Quale metodologia nel dialogo con gli ortodossi? Il primo passo deve comprendere, come in tutte le forme di dialogo, la formazione di genuine amicizie. L’amicizia presuppone fiducia e mutuo sentimento. Date le conseguenze della nostra storia conflittuale, la fiducia è probabilmente l’atteggiamento più difficile da costruire, e richiede pazienza e vero impegno. Abbiamo bisogno del paziente atteggiamento di ascoltare, la costante disponibilità a spiegare, la perseveranza per rimanere sullo stesso tema, la capacità di aprire la porta ai tabù (purificazione di memoria, i crociati, ecc.), l’ospitalità di ricevere l’altro come altro, la volontà di prendere sul serio qualsiasi cosa che può essere ostacolo alla piena unione.

Non possiamo comportarci da dilettanti o divertirci nell’ecumenismo se vogliamo realizzare qualcosa di serio. Dobbiamo impegnarci veramente in questo compito. La testimonianza di quei gesuiti che si sono dedicati tranquillamente e generosamente a stabilire relazioni di amicizia e cooperazione con gli ortodossi evidenzia che è possibile superare i risentimenti e la sfiducia del passato e che c’è molto che possiamo fare insieme.
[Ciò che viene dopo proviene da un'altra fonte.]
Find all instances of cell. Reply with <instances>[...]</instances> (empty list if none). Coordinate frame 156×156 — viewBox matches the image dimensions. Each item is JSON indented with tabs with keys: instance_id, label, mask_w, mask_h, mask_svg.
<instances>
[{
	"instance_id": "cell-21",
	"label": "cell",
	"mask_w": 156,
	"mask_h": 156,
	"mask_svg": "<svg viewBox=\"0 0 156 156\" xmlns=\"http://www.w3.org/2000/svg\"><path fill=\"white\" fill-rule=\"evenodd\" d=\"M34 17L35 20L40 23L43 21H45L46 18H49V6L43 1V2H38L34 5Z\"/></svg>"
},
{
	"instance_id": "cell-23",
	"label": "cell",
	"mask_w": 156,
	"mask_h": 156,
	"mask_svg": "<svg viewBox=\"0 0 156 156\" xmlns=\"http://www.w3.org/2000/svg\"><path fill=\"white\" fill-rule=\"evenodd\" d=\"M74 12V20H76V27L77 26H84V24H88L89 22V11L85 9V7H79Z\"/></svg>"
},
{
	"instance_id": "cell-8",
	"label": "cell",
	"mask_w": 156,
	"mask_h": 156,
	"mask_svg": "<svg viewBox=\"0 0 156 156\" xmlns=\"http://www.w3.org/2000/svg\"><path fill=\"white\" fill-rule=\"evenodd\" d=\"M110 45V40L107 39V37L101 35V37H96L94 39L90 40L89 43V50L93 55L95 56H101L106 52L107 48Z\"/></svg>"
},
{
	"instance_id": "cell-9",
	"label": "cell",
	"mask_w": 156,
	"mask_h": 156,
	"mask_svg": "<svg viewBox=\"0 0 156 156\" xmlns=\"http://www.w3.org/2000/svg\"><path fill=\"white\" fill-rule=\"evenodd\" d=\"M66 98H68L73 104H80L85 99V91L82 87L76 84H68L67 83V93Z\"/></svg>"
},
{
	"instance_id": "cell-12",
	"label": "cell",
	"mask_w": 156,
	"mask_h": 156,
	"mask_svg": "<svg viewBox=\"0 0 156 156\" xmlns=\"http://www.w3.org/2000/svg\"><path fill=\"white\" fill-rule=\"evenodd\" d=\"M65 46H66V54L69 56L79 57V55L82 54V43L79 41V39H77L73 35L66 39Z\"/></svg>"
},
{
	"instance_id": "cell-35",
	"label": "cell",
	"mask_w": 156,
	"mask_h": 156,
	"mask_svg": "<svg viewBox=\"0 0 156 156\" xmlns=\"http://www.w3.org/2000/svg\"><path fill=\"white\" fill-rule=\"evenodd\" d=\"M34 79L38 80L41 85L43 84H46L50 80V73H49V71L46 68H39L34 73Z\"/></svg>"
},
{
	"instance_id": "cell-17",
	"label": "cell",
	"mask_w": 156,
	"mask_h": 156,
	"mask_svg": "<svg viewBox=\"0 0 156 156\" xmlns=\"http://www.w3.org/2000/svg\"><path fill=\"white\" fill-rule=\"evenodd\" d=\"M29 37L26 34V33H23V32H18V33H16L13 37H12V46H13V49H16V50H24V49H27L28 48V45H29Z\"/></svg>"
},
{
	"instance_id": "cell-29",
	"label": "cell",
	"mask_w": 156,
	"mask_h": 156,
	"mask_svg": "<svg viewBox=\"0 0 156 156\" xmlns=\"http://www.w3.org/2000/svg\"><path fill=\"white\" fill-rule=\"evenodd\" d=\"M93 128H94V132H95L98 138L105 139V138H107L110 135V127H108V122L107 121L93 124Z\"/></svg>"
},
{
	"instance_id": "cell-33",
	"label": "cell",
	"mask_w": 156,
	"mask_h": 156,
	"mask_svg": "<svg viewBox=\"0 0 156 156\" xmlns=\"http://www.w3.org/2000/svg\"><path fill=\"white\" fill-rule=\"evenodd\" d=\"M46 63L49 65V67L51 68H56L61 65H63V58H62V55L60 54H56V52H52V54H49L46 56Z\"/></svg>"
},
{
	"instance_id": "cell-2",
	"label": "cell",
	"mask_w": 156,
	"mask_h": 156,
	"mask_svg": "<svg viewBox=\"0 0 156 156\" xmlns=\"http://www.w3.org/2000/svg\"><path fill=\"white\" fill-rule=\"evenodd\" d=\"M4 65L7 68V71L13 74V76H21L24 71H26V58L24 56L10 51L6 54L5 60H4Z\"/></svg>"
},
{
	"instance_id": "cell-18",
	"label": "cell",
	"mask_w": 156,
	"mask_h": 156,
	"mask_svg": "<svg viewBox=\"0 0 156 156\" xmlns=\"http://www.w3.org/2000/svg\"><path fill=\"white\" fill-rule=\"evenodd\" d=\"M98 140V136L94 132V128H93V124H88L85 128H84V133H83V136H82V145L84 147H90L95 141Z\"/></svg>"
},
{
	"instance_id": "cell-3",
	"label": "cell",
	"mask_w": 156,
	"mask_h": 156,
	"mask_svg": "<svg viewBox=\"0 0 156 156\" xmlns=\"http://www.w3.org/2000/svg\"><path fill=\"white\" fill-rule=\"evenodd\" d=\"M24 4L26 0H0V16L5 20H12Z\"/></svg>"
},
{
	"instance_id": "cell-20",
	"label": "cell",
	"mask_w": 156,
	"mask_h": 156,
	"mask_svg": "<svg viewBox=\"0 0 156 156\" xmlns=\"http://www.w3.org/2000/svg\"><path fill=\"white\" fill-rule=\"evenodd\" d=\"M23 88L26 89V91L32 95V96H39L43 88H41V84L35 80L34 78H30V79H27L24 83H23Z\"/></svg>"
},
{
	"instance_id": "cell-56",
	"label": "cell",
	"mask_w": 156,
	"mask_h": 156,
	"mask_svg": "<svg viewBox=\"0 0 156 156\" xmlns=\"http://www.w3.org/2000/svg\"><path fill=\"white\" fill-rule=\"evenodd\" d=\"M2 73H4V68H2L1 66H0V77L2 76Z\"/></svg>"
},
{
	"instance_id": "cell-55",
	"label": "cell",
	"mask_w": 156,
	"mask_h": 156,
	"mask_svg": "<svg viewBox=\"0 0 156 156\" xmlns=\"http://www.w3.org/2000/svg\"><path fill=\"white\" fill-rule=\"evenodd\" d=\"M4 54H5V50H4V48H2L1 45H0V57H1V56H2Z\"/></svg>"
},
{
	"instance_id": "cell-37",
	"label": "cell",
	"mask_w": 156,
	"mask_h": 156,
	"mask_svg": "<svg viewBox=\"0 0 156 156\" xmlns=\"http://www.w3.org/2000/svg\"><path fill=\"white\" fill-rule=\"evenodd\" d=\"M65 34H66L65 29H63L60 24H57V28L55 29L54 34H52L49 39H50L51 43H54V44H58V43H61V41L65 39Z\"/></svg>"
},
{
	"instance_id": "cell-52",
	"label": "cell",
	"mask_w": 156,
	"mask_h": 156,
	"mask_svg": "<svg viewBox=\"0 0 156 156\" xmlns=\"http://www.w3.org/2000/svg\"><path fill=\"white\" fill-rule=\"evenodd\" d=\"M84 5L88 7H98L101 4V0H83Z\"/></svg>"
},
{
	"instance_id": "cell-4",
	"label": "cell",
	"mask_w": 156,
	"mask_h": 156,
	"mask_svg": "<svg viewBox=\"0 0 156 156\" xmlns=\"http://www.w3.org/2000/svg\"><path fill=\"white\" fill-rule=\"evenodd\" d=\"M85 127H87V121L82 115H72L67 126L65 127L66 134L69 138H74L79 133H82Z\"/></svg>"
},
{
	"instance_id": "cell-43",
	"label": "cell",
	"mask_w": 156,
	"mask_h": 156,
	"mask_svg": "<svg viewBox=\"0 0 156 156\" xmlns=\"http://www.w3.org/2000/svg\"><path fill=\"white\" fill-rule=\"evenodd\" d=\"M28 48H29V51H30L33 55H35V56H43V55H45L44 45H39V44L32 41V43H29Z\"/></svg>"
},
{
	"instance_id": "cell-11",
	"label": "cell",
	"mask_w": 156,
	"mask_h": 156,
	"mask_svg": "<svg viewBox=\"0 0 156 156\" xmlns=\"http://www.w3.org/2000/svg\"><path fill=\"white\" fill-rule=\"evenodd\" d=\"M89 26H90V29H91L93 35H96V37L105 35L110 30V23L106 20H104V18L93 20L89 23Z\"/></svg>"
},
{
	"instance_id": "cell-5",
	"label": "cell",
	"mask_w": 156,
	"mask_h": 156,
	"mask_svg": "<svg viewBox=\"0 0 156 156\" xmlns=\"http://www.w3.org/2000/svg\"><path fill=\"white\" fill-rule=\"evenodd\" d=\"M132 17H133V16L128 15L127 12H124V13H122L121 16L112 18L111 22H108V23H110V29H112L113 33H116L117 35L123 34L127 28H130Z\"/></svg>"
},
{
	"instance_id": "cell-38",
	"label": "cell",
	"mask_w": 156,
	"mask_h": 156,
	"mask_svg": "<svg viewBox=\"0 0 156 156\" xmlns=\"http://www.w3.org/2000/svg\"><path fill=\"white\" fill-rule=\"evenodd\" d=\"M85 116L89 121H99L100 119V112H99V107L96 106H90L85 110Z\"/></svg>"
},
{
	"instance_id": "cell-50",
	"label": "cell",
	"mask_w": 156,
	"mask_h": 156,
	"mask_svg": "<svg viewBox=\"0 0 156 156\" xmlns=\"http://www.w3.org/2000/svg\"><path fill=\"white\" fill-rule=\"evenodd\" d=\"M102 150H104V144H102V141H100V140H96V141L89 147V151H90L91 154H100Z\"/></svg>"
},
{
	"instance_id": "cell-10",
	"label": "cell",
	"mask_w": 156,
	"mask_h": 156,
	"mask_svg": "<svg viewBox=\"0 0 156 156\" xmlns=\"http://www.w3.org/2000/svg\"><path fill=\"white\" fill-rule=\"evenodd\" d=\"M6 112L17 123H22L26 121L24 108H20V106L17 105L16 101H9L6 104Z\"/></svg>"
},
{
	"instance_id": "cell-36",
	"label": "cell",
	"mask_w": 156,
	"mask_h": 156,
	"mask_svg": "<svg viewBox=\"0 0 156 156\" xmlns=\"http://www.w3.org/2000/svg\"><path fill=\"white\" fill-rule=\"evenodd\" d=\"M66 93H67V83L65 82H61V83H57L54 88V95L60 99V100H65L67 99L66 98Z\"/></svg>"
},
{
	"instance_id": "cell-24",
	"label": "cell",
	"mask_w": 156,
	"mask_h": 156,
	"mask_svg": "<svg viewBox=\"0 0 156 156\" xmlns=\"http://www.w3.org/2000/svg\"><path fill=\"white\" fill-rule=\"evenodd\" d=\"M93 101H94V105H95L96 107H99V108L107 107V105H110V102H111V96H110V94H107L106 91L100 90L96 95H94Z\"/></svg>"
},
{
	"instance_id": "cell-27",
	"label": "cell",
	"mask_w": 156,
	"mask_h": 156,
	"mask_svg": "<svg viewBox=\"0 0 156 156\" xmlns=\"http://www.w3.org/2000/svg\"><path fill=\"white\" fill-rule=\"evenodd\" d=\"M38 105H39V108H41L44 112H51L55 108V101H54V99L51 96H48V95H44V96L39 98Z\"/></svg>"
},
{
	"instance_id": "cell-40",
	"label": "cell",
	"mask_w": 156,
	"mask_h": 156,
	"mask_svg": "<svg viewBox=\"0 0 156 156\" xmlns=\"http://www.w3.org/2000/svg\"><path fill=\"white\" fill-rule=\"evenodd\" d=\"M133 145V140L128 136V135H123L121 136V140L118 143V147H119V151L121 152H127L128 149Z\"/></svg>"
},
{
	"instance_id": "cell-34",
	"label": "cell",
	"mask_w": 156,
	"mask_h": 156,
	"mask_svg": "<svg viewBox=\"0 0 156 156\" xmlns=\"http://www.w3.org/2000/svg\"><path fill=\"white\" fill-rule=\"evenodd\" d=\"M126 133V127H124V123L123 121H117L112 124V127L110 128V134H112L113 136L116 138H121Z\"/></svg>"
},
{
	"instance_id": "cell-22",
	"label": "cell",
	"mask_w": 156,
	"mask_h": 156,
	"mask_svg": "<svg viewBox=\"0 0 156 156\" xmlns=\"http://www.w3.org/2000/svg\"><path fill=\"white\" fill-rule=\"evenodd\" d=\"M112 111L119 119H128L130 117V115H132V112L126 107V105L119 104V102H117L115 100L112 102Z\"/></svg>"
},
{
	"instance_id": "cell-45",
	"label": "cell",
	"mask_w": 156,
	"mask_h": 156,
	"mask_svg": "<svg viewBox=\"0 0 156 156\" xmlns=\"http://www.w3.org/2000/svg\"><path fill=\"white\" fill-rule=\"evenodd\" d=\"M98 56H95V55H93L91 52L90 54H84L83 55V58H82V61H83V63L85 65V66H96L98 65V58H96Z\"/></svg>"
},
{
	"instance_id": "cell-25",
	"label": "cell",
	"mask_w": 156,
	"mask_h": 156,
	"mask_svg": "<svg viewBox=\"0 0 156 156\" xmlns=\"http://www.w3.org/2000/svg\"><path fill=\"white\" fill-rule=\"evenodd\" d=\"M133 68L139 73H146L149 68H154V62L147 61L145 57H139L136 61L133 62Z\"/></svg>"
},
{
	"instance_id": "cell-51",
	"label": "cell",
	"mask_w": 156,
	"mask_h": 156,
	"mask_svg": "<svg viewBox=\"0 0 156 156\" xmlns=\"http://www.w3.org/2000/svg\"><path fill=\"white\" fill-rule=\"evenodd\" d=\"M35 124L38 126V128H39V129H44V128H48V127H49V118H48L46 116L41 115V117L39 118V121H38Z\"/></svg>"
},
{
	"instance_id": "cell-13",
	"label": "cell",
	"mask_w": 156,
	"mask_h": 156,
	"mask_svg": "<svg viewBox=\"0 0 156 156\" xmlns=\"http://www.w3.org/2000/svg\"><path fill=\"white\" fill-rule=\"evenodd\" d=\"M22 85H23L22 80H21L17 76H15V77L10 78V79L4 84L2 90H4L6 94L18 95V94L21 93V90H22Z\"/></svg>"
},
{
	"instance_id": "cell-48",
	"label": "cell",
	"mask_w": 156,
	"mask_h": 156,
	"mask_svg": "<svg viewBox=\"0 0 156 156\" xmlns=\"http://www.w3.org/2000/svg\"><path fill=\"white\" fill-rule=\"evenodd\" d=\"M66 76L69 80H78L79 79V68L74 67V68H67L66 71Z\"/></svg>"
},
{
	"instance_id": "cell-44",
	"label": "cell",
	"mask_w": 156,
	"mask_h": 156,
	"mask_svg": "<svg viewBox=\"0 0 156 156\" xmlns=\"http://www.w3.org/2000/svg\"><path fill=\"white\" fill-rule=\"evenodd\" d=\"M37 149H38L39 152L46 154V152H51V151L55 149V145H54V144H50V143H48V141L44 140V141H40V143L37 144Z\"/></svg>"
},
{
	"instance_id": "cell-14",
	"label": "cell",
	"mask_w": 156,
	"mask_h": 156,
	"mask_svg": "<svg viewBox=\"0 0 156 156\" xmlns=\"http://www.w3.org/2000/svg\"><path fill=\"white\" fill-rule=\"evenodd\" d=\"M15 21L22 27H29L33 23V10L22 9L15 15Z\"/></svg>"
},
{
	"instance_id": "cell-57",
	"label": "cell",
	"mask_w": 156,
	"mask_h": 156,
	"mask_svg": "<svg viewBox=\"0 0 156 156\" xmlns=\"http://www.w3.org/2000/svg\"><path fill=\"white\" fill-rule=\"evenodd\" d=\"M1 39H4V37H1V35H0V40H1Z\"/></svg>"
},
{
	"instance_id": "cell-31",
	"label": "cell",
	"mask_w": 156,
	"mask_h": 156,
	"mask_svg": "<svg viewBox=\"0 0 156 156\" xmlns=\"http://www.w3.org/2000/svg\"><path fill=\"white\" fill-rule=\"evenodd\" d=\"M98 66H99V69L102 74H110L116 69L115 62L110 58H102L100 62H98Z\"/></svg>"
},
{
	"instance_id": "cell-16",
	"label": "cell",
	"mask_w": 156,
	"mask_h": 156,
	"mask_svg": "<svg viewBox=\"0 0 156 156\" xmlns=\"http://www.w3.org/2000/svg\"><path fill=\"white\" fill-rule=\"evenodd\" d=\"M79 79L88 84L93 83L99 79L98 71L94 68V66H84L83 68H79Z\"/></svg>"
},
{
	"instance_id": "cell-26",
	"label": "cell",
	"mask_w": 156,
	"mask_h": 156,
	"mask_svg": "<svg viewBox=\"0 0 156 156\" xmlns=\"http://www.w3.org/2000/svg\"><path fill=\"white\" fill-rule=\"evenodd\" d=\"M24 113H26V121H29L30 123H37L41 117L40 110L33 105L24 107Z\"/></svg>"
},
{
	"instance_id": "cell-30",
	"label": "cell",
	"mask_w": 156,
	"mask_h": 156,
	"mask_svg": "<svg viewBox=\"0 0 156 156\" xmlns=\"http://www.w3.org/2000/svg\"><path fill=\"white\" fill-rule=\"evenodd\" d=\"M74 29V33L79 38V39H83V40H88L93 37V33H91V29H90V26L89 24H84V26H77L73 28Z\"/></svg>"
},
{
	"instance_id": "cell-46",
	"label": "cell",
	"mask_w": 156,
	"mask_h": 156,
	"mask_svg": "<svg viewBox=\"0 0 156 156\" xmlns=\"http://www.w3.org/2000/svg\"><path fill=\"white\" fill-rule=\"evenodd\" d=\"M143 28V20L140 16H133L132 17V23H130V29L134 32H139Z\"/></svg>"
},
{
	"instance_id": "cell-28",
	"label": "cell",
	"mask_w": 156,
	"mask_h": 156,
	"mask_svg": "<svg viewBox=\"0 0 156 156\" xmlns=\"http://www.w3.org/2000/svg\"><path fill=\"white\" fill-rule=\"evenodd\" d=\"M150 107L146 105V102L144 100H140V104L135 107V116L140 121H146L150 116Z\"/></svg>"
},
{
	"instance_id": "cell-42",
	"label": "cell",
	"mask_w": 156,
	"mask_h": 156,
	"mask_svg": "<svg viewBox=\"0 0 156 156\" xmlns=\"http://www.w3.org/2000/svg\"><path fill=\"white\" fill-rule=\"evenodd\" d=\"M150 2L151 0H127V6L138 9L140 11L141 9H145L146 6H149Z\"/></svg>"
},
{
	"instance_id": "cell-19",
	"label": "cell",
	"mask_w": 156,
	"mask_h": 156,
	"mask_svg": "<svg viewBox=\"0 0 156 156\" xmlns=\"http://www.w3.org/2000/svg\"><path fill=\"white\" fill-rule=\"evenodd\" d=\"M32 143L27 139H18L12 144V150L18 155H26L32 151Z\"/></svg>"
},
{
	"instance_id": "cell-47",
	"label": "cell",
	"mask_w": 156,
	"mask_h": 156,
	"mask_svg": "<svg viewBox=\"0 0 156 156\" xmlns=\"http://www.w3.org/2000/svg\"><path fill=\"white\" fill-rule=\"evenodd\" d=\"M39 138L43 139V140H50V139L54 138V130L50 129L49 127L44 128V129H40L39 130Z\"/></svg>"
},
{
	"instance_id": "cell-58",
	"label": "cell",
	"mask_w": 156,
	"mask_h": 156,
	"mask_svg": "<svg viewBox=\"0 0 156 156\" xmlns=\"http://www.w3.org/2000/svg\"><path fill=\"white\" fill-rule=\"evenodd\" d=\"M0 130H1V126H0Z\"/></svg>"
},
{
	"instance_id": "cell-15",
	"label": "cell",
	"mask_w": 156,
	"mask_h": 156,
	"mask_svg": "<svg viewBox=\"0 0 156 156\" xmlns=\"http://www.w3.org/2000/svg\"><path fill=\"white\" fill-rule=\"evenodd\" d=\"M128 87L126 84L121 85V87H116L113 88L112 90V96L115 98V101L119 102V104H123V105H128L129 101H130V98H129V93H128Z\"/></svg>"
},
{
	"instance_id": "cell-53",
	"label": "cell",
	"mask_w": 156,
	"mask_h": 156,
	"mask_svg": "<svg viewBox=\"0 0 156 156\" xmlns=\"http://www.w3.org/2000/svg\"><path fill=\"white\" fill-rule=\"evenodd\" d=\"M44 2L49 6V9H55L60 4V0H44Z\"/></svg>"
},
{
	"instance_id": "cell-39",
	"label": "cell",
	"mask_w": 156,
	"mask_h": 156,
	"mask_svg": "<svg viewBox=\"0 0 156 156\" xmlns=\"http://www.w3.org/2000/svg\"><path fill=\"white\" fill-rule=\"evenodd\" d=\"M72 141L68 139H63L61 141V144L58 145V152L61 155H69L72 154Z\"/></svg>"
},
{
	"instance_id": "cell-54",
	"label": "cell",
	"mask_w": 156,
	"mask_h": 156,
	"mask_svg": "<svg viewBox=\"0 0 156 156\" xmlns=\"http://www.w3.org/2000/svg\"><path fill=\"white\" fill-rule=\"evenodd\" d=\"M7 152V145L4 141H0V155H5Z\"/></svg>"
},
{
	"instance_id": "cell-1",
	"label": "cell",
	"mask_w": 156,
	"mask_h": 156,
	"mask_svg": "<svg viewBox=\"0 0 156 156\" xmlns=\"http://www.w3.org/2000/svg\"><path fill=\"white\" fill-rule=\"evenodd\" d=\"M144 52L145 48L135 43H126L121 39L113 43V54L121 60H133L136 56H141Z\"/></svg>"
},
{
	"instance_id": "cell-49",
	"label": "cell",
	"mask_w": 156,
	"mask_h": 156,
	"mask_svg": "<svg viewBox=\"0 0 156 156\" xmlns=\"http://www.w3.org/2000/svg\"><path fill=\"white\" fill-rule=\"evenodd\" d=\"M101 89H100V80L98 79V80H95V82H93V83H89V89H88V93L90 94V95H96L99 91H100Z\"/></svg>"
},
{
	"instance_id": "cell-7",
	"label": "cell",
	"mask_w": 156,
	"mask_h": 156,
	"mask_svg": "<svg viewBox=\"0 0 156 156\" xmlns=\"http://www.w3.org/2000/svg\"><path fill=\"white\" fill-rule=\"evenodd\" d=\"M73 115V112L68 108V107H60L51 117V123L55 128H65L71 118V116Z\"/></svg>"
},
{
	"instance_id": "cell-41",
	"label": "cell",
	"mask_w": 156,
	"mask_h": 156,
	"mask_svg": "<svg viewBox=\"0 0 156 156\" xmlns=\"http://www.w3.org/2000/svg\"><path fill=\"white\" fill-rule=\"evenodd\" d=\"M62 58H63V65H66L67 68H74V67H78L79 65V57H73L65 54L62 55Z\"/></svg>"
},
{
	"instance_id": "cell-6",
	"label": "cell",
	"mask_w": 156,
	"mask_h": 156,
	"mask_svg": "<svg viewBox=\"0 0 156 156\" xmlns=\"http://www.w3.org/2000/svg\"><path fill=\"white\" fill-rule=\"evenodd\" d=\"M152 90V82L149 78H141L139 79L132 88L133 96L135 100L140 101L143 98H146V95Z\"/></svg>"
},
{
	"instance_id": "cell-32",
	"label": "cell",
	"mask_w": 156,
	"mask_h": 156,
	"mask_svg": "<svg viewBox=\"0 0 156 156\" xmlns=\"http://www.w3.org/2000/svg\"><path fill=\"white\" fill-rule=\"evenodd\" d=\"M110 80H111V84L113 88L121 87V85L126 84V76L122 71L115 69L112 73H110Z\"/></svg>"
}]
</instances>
I metodi adatti per esprimere quell’unità varieranno secondo la nazione e circostanze, ma molte sono state già elaborate nel Direttorio ecumenico del Vaticano. Dobbiamo incoraggiare la preghiera, non solo durante la settimana dell’unità cristiana, ma anche durante l’anno. Possiamo promuovere celebrazioni congiunte delle feste cristiane e dei giorni nazionali. Possiamo cogliere l’occasione di battesimi, matrimoni, ordinazioni e funerali per accogliere caldamente gli ortodossi e includere un messaggio ecumenico nelle omelie e nell’insegnamento. Nei nostri seminari e università, dobbiamo offrire corsi sulla spiritualità, liturgia e pensiero mistico dei cristiani orientali. Possiamo invitare teologi ortodossi, vescovi ecc, per tenere conferenze nelle nostre università, scuole e programmi di formazione. Possiamo incoraggiare la partecipazione degli orientali cattolici e ortodossi nelle comuni associazioni europee, come quelle dei teologi, degli scientisti sociali e dei direttori spirituali. Uno sforzo cosciente deve essere fatto di invitare e integrare le percezioni degli ortodossi e dei cattolici orientali in queste attività.

Deve essere creato un comitato europeo di gesuiti – auspica infine p. Kolvenbach – per esaminare le questioni e trattare problemi del dialogo cattolico-ortodosso. Una rete europea dei gesuiti interessati nelle relazioni cattolico-ortodosse deve inoltre incontrarsi regolarmente per esplorare i modi di approfondire e estendere l’impegno a lavorare per l’unità ecumenica con le chiese ortodosse.

 

E. B.

1_Cf. KOLVENBACH P. H., Il ruolo dei gesuiti nelle relazioni cattolico–ortodosse in Europa: passato, presente e futuro, in Gesuiti in Italia, 9/2002, pp. 339–347.